Material provided:
************

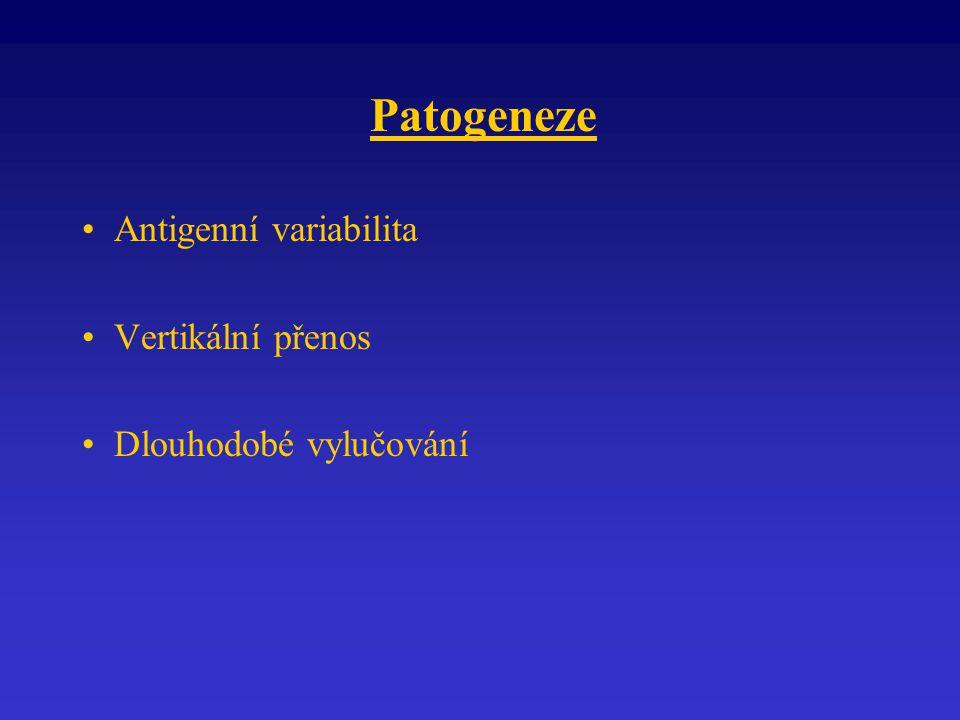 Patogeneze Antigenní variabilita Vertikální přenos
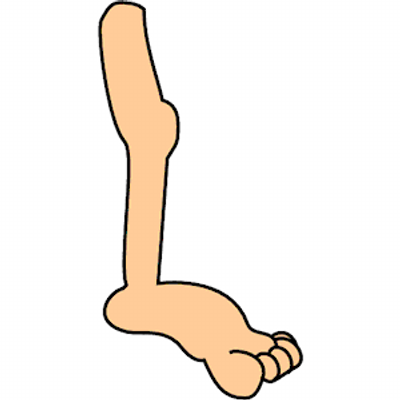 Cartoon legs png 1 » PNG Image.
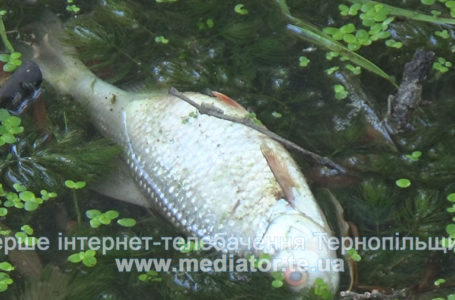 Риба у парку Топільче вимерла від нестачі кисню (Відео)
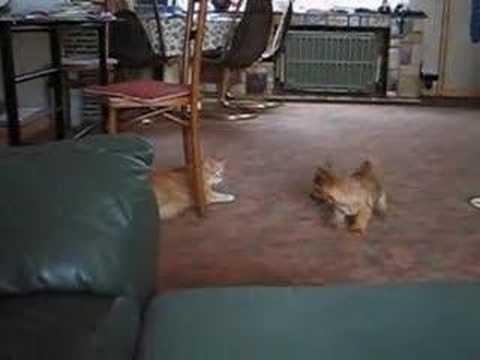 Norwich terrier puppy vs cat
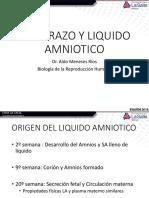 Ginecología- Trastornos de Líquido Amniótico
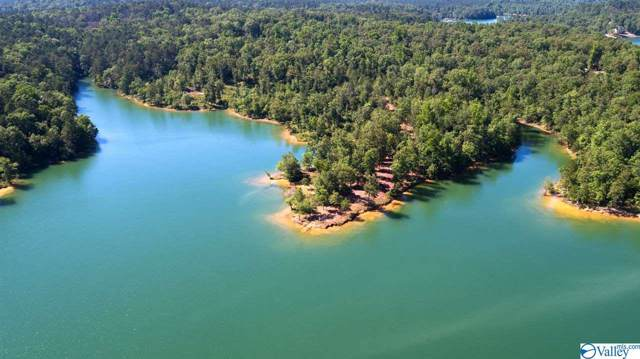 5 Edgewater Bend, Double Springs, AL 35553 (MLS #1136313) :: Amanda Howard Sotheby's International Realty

************

What to do: Return exactly the lines from the one containing "Ginecología- Trastornos de Líquido Amniótico" through the end of the records, leaving out every picture.

Written answer:
 Ginecología- Trastornos de Líquido Amniótico
 5 Edgewater Bend, Double Springs, AL 35553 (MLS #1136313) :: Amanda Howard Sotheby's International Realty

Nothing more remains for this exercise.